Good access can open up economic and educational opportunities and bring new life to declining communities. The UK has prioritised services to vulnerable areas like the Highlands and Islands, with very positive effects.
You have to fear for the future of rural life in the USA is this issue isn’t addressed.
Apr 7, 2020 at 4:48 am #3640086To paraphrase something from a long time ago.
“there is no life in Upstate New York; just death and taxes”
My brother-in-law on my last visit to Binghamton
EDIT
For clarification I was having a moan about the internet dropping out all the time when trying to send pix home to OzApr 7, 2020 at 8:00 am #3640090“Only the Federal government has the strength to do this.”
“Self-reliance.
Cheers”
Ok.
Apr 7, 2020 at 8:02 am #3640091…and we are 30 miles, as the crow flies, from the hub of the world-Silicon Valley.
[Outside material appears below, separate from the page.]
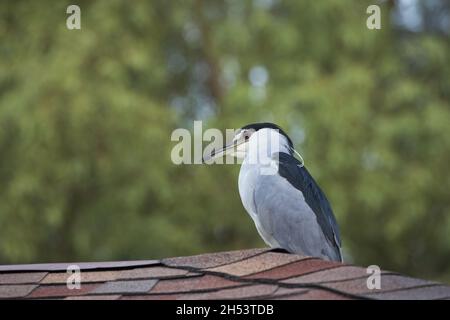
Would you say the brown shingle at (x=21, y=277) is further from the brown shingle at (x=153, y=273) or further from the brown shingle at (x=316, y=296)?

Apr 7, 2020 at 10:10 am #3640106“…and we are 30 miles, as the crow flies, from the hub of the world-Silicon Valley.”
I look across S.F. bay and see a small sliver of the oil refineries at Richmond. They snake their way all through the valley there. It’s a major refining hub, taking in gas from ships from all over the world. And we pay the highest prices for gas in the country.
When ‘supply and demand’ doesn’t account for price, capitalists will just shrug and say ‘it’s whatever the market will bear’. When that fails, as with health care pricing, I guess they revert to ‘there will always be winners and losers.”
Apr 7, 2020 at 10:14 am #3640109“The market” isn’t allowed to compete with internet service here. Not even xfinity is allowed in our neck of the woods. One lousy service with no alternatives. Reminds me of DMV or the post office before they had to compete with FedEx and UPS.
Apr 7, 2020 at 10:22 am #3640111As far as the price of gasoline in the Bay Area and California in general, that’s because of taxes and environmental restrictions, which is fine by me. I don’t mind paying extra for that.